“Non posso crederci, il supermercato è chiuso”. La ragazza osserva le saracinesche abbassate con un’espressione delusa e incredula allo stesso tempo. Più incredula, che delusa. Quell’incredulità venata di amarezza riflessa sugli altri avventori del Centro Sicilia di Catania che si trovano passare dalla zona dell’Iper Spaccio Alimentare, quello che firma la facciata principale del cuore del parco commerciale.


Perché l’insegna vivace, luminosa, all’esterno sa di beffa. Quelle all’interno sono spente. I carrelli della spesa sono abbandonati all’esterno. Vuoti, drammaticamente vuoti, simbolicamente e drammaticamente vuoti, probabilmente lasciati lì proprio per l’effetto che fanno.

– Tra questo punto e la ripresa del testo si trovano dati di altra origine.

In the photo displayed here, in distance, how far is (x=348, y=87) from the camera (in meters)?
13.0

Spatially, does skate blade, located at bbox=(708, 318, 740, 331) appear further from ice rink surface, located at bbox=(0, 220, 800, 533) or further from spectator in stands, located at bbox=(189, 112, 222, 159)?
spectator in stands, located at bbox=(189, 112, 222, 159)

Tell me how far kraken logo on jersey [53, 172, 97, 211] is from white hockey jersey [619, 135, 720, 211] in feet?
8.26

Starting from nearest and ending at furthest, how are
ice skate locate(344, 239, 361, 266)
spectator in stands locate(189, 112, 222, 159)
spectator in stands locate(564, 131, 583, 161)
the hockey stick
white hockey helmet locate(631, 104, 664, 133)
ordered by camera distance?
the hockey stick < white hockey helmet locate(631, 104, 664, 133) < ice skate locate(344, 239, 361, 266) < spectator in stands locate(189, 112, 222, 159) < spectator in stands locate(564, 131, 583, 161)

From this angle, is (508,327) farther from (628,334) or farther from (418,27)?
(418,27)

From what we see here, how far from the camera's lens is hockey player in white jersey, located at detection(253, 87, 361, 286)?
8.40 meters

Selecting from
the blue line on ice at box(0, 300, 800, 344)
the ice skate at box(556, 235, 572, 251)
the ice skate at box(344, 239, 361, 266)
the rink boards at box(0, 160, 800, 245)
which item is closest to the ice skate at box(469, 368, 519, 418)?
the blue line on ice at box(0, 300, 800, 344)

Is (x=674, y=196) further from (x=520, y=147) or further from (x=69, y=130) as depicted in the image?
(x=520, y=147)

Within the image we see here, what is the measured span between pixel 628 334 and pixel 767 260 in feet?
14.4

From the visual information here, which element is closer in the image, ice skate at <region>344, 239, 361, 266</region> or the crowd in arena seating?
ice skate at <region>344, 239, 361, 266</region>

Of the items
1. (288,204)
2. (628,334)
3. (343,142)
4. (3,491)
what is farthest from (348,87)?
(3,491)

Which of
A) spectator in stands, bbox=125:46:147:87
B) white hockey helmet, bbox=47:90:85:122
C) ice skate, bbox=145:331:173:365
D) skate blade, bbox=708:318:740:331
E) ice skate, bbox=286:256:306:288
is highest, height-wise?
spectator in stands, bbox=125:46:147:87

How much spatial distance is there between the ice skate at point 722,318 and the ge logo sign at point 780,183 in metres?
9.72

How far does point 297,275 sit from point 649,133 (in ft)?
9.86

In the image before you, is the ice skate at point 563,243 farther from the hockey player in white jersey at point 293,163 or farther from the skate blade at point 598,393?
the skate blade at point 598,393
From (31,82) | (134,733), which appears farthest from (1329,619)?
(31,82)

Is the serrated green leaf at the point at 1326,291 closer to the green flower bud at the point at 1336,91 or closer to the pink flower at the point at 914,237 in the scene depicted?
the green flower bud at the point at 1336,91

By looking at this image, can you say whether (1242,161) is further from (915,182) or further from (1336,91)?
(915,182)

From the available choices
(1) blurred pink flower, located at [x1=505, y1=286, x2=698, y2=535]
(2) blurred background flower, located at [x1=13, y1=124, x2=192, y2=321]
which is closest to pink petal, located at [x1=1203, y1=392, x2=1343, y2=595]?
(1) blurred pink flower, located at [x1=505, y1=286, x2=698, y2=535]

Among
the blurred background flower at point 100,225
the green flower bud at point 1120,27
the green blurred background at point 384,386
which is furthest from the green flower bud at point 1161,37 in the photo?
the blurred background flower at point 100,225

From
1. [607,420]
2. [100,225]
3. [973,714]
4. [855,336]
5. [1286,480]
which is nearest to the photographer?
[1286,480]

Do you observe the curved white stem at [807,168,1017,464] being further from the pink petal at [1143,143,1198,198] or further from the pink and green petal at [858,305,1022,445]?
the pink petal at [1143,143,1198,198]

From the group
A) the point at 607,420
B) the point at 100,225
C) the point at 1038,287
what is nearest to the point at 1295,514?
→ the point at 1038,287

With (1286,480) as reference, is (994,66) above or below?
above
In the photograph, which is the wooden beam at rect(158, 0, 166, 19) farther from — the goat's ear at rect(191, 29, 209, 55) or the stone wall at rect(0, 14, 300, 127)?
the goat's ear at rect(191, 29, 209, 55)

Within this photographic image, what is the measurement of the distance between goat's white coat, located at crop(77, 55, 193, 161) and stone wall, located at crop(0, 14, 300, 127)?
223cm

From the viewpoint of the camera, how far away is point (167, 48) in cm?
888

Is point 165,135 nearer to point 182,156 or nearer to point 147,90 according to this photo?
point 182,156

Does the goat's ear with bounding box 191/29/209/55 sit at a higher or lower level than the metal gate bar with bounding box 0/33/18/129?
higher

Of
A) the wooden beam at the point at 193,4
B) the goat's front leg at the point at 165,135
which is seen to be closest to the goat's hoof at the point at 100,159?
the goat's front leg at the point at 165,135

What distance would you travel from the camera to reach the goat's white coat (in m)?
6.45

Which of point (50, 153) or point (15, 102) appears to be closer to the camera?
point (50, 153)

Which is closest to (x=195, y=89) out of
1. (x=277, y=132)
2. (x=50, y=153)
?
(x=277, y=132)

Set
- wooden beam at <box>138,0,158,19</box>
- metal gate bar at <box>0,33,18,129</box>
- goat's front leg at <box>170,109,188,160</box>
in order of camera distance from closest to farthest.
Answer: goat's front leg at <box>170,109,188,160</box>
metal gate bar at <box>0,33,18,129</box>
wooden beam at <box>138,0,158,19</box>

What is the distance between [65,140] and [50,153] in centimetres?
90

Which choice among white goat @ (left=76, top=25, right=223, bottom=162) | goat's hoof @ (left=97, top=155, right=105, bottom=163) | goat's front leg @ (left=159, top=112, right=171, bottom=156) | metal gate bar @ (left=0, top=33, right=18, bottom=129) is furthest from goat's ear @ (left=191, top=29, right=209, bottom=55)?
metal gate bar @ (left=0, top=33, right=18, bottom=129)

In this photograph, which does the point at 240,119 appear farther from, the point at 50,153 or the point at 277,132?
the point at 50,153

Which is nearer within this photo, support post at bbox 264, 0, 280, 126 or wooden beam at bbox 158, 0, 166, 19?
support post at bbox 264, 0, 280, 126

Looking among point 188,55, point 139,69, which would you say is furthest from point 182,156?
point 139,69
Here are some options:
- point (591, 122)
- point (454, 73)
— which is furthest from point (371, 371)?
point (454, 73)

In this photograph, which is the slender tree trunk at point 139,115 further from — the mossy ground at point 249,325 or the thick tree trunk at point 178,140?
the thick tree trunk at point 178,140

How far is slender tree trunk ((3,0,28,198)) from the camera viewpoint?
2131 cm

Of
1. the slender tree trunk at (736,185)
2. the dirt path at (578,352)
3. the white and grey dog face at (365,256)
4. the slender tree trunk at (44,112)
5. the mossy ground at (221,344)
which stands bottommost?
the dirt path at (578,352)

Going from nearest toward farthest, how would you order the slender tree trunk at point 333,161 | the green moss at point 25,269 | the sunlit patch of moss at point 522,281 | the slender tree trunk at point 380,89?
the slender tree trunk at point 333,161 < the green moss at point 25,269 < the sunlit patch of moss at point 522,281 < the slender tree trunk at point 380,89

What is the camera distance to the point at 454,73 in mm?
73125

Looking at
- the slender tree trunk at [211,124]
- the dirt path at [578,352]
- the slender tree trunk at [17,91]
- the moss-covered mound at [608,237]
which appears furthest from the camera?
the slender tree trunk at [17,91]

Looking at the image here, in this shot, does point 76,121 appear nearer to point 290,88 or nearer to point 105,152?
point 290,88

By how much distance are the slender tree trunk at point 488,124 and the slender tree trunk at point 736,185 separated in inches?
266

E’ sabato pomeriggio, uno dei due giorni del weekend in cui i centri commerciali hanno il maggiore afflusso di gente, uno dei due giorni in cui per molti andare per negozi è sinonimo di pausa, di relax, e quella inattesa, cupa serie di grigie saracinesche abbassate turba.

Turba gli impiegati dei negozi che si trovano dirimpetto, come se di fronte si dibattesse un malato che si spera non sia contagioso. Turba i clienti inconsapevoli della sofferenza dei 180 dipendenti che temono di perdere il posto di lavoro e che già la scorsa settimana hanno deciso di scioperare due giorni di seguito per stimolare la proprietà a pagare loro quel che spetta, a fornire garanzie per un futuro che già in altri punti vendita di Catania e della Sicilia Orientale è stato compromesso.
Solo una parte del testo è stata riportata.